:: EXERCISE DETAILS ::
Rewrite all of the rows below, changing every "camouflage uniform" to "military uniform" and keeping everything else the same. Omit the pictures from your answer.

-- BEGIN PROVIDED ENTRIES --

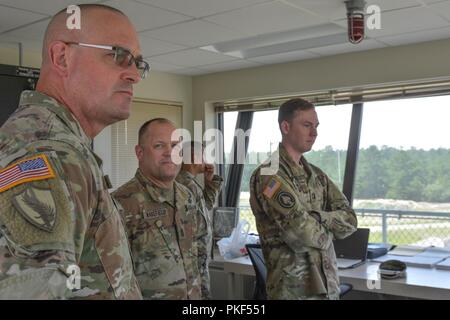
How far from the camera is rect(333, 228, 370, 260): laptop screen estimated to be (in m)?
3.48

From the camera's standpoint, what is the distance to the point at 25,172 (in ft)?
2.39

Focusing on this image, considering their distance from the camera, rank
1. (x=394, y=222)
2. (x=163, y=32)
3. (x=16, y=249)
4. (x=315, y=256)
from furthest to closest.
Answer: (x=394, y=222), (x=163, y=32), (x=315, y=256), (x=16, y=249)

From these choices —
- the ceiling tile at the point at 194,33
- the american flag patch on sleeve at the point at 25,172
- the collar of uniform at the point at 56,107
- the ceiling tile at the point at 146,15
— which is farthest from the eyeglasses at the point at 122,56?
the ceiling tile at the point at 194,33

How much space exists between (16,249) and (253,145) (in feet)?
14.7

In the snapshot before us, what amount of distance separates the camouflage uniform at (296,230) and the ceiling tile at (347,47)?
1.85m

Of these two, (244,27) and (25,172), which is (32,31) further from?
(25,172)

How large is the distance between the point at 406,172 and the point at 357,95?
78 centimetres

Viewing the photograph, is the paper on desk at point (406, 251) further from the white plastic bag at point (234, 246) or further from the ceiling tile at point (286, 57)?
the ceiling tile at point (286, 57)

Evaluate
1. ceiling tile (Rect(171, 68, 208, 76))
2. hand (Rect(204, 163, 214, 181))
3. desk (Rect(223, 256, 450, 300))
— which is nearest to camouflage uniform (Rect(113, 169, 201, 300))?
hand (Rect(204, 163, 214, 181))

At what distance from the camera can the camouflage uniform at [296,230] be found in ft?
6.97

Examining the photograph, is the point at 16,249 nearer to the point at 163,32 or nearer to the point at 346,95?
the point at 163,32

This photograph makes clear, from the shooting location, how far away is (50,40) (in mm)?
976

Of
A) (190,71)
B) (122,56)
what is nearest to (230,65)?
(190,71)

-- END PROVIDED ENTRIES --

:: OUTPUT OF THE EXERCISE ::
How far from the camera is rect(333, 228, 370, 260): laptop screen estimated to be (in m)?
3.48

From the camera's standpoint, what is the distance to the point at 25,172 (in ft)?
2.39

Focusing on this image, considering their distance from the camera, rank
1. (x=394, y=222)
2. (x=163, y=32)
3. (x=16, y=249)
4. (x=315, y=256)
from furthest to closest.
Answer: (x=394, y=222), (x=163, y=32), (x=315, y=256), (x=16, y=249)

From these choices —
- the ceiling tile at the point at 194,33
- the american flag patch on sleeve at the point at 25,172
- the collar of uniform at the point at 56,107
- the ceiling tile at the point at 146,15
— which is farthest from the eyeglasses at the point at 122,56?
the ceiling tile at the point at 194,33

How much space exists between (16,249) and (253,145) (in feet)?
14.7

In the snapshot before us, what amount of distance separates the military uniform at (296,230) and the ceiling tile at (347,47)?
1.85m

Of these two, (244,27) and (25,172), which is (32,31) further from?
(25,172)

How large is the distance between the point at 406,172 and the point at 357,95?
78 centimetres

Viewing the photograph, is the paper on desk at point (406, 251) further from the white plastic bag at point (234, 246) or further from the ceiling tile at point (286, 57)?
the ceiling tile at point (286, 57)

Evaluate
1. ceiling tile (Rect(171, 68, 208, 76))
2. hand (Rect(204, 163, 214, 181))
3. desk (Rect(223, 256, 450, 300))
— which is nearest to military uniform (Rect(113, 169, 201, 300))?
hand (Rect(204, 163, 214, 181))

At what distance from the camera can the military uniform at [296,230] be found in ft?
6.97

Examining the photograph, is the point at 16,249 nearer to the point at 163,32 or nearer to the point at 346,95?
the point at 163,32

This photograph makes clear, from the shooting location, how far away is (50,40) (in mm)?
976

Of
A) (190,71)
B) (122,56)
what is nearest to (230,65)?
(190,71)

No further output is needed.